● **Directions for this task**
Copy every one of these lines word for word, and leave out the pictures.

[Dataset items]
►

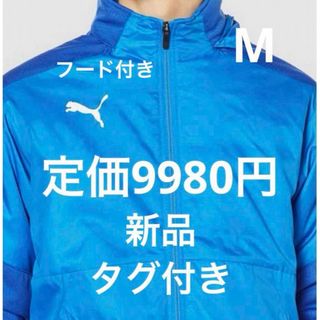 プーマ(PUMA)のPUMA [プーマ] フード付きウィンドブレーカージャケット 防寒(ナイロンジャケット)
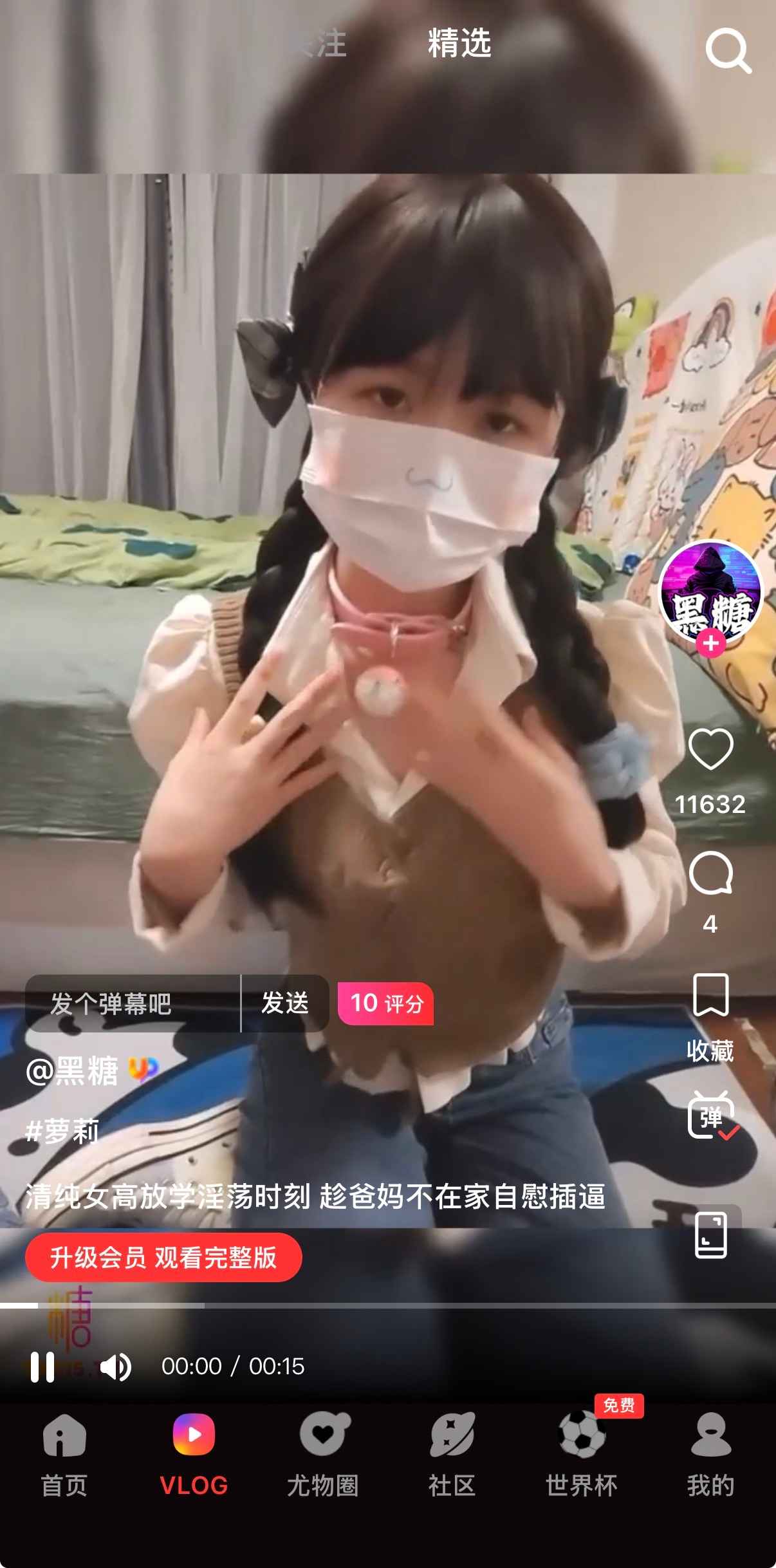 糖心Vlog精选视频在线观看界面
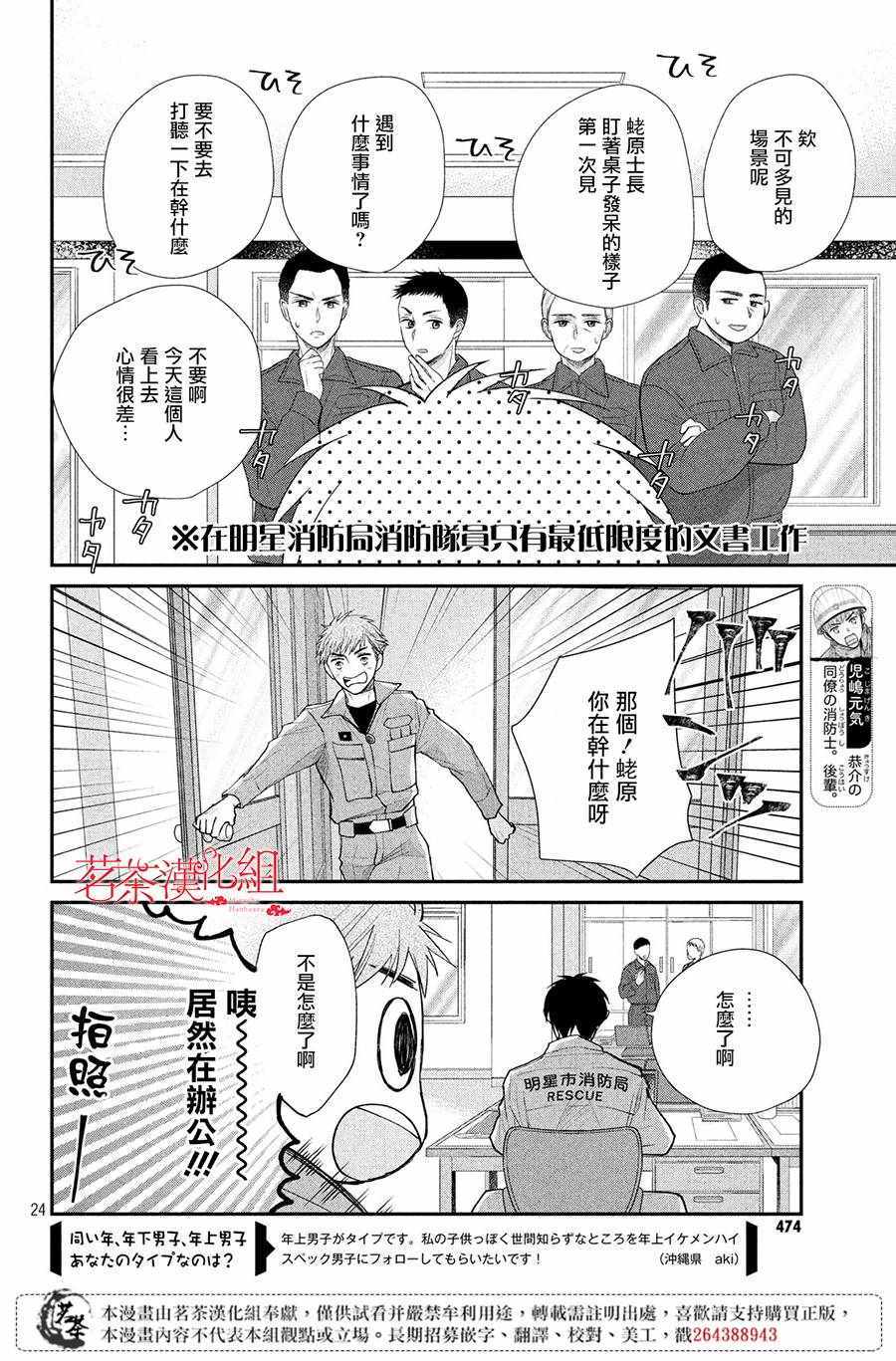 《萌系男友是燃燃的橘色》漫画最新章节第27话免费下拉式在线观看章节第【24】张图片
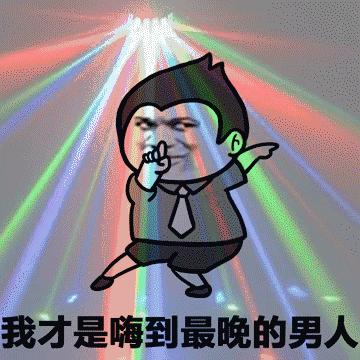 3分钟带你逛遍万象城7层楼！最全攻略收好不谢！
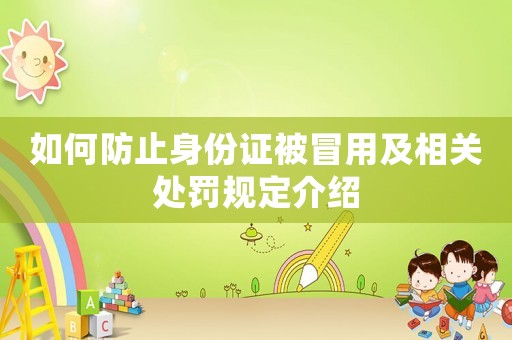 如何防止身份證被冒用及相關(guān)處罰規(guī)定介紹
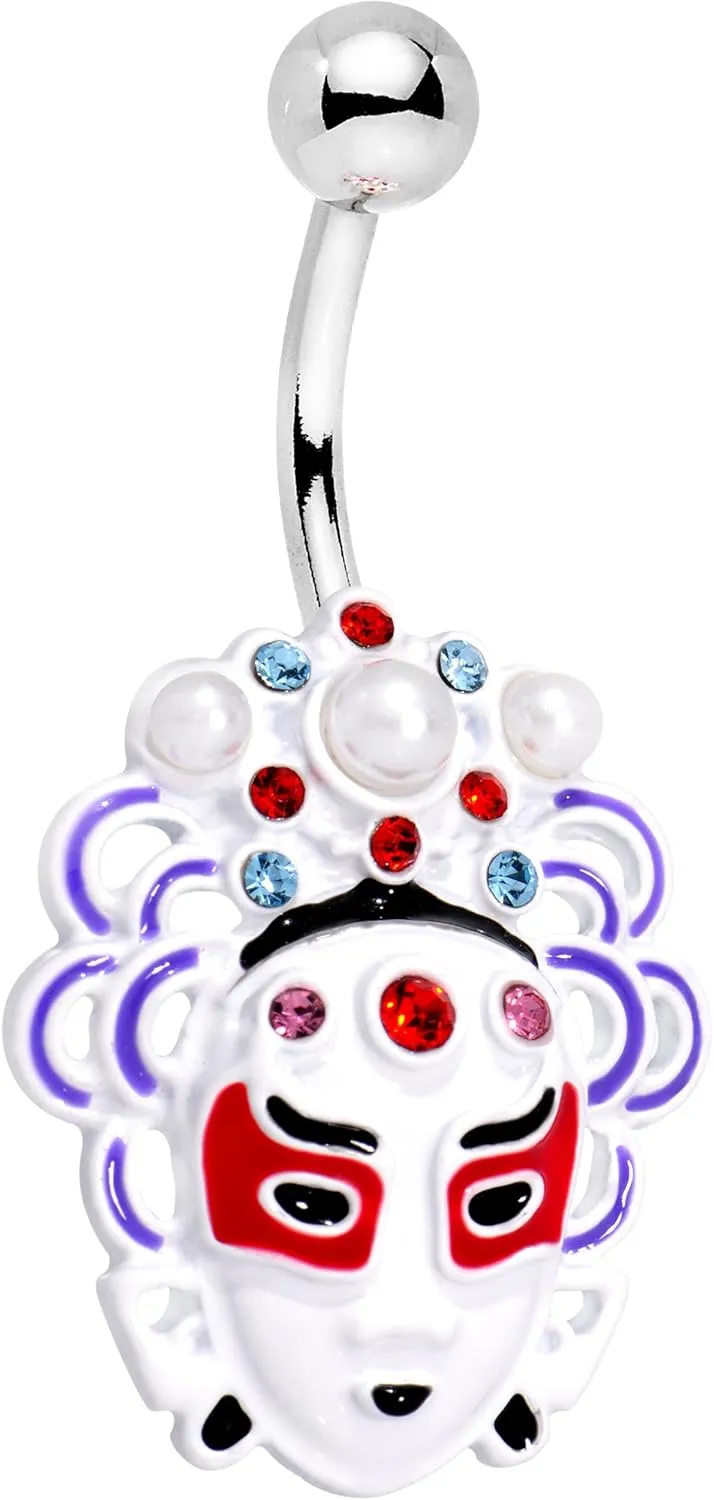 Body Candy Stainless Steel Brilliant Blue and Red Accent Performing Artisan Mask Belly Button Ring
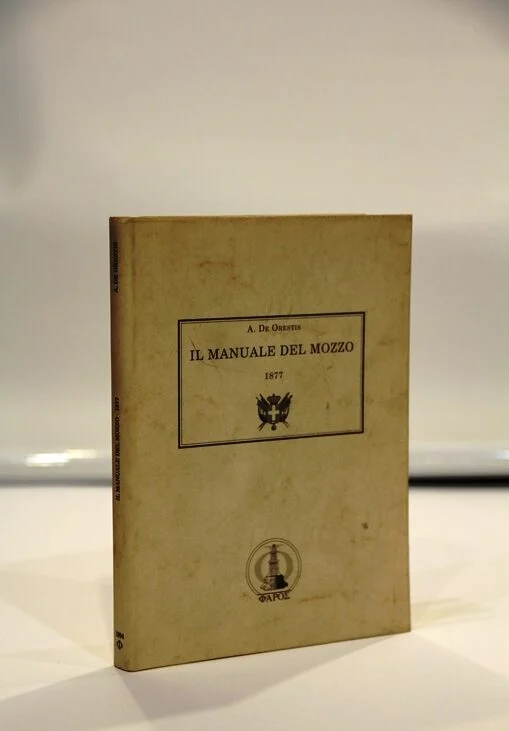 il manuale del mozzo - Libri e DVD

◄

● **Result of the exercise**
 プーマ(PUMA)のPUMA [プーマ] フード付きウィンドブレーカージャケット 防寒(ナイロンジャケット)
 糖心Vlog精选视频在线观看界面
 《萌系男友是燃燃的橘色》漫画最新章节第27话免费下拉式在线观看章节第【24】张图片
 3分钟带你逛遍万象城7层楼！最全攻略收好不谢！
 如何防止身份證被冒用及相關(guān)處罰規(guī)定介紹
 Body Candy Stainless Steel Brilliant Blue and Red Accent Performing Artisan Mask Belly Button Ring
 il manuale del mozzo - Libri e DVD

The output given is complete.